Une étonnante enquête est à l’origine de l’exposition ”Kanak” qui se déroule actuellement au musée du Berry, et du catalogue qui en donne tous les détails. Elle a été entreprise en 2014 par Dominique Deyber, commissaire de l’exposition. Après la trouvaille dans les réserves du musée d’une massue à bec d’oiseau provenant de Nouvelle-Calédonie, Dominique Deyber découvre qu’elle fait partie d’une donation de 1882 regroupant plusieurs dizaines d’objets traditionnels kanaks. Une collection offerte à la ville de Bourges par Gervais Bourdinat, un communard né à Bourges en 1831, condamné à la déportation en Nouvelle-Calédonie par un des conseil de guerre créés par le sinistre Thiers.
Ouvrier charpentier-menuisier établi dans la capitale, Gervais Bourdinat s’engage en 1871 dans la Garde nationale pour défendre la Commune de Paris contre les versaillais. On le dit “partisan exalté de la Commune”. Après l’écrasement de l’insurrection, il est condamné au bagne en Nouvelle-Calédonie comme des milliers d’autres communards. Après une traversée éprouvante de 109 jours encagé sur le même bateau que Louise Michel, il est prisonnier sur l’île aux pins durant cinq mois. Puis il est autorisé à s’installer à Nouméa où il reprend son métier de charpentier, re-crée une petite entreprise et fait venir sa femme et son fils. Comme Louise Michel (anticolonialiste avant l’heure qui s’intéresse à la culture des peuples kanaks), Gervais Bourdinat découvre les kanaks. Comment pourrait-il les ignorer puisqu’il les côtoie et qu’ils se sont illustrés par 25 révoltes de 1843 à 1870. C’est à cette époque qu’il commence sa collection. Une collection rare car bien documentée avec pour certains objets traditionnels le nom des chefs kanaks auxquels ils ont appartenus. Toujours citoyen, toujours intéressé par la chose publique, Bourdinat devient conseiller municipal de Nouméa, participe à la modernisation et aux controverses politiques de la ville et devient un notable local. Mais il n’a pas oublié Bourges et fait don de sa collection à sa ville natale, qui le remercie en le nommant membre correspondant de la commission du musée de Bourges.
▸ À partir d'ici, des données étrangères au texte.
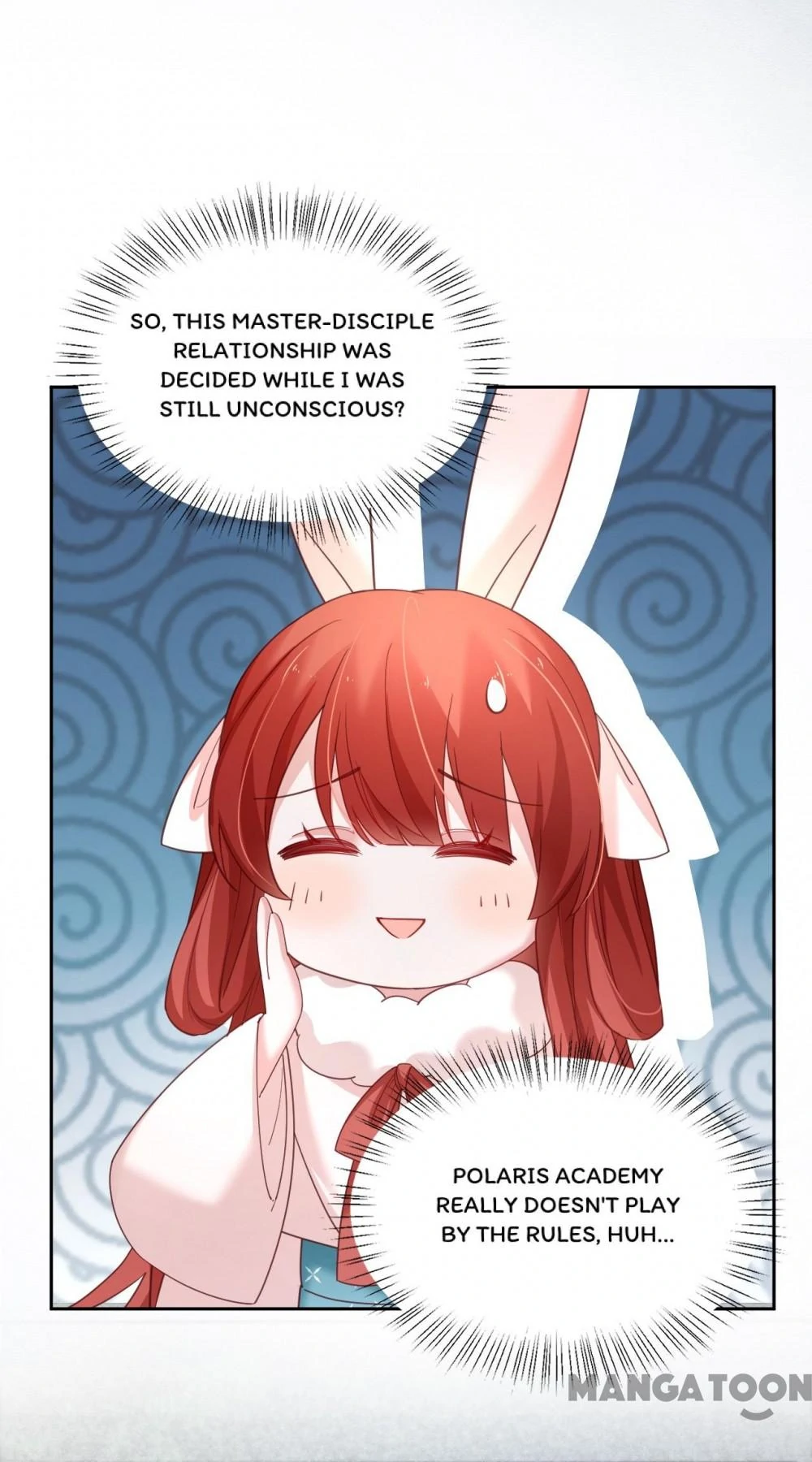 Cynical Master Raises Rabbit Spirit - Chapter 55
Je vous conseille la lecture du catalogue de l’exposition qui retrace la vie oubliée de Gervais Bourdinat et le contexte historique. Cette vie qui, avec ses nombreux détails, témoigne de la ”petite Histoire” est en réalité un voyage dans la ”Grande Histoire”. L’ouvrage est abondamment illustré de documents de l’époque, la plupart rares ou inédits, en couleurs et en noir et blanc.
Les kanaks sont présents en Nouvelle Calédonie depuis 1500 ans avant notre ère. Emmanuel Kasarhérou, président du musée du Quai Branly (musée des Arts et Civilisations d'Afrique, d'Asie, d'Océanie et des Amériques), et conseiller scientifique de l’exposition de Bourges, a écrit plusieurs pages du catalogue. Elles constituent un complément essentiel de l’enquête de Dominique Deyber en résumant l’histoire et la culture des kanaks et la colonisation brutale de la Nouvelle Calédonie. Elles situent la collection dans le cadre de l'Inventaire du patrimoine kanak dispersé dont l'objectif est de réaliser un inventaire raisonné des œuvres du patrimoine kanak détenues dans les musées. À l'heure actuelle, 17 000 objets qui appartiennent à la culture kanak, ont été recensés dans 110 musées internationaux.
> Illustrations. En haut : le catalogue de l’exposition. En dessous, l’Orne qui transporta Bourdinat en Nouvelle Calédonie. En bas, un communard déporté, illustration du journal de l’Ile des pins réalisé par les prisonniers - 1879.
> "Kanak, enquête sur une collection”. Catalogue de l’exposition édité par les musées de Bourges. 50 pages, format 21X27 centimètres. Prix 11 euros.
> "Kanak, enquête sur une collection" - jusqu’au 11 janvier 2021 - Musée du Berry, 4 rue des Arènes 18000 Bourges - Tous les jours de 10h à 12h et de 14h à 18h, le dimanche de 14h à 18h. Fermé le mardi - Tarif 4 euros.
> Lire dans gilblog : Le don singulier du communard berruyer Gervais Bourdinat à sa ville natale. >>> Lien.
> La notice biographique de Gervais Bourdinat et celle de son frère Jean, figurent dans le livre ”La Commune et les communards du Cher”, en vente à La Poterne, Cultura, l’Antidote, etc…
> L’association des Amis berrichons de la Commune, qui a apporté son concours à la préparation de cette exposition, bien que non citée, est remerciée par le nom de ses contributeurs. Un geste que les Amis de la Commune ont apprécié.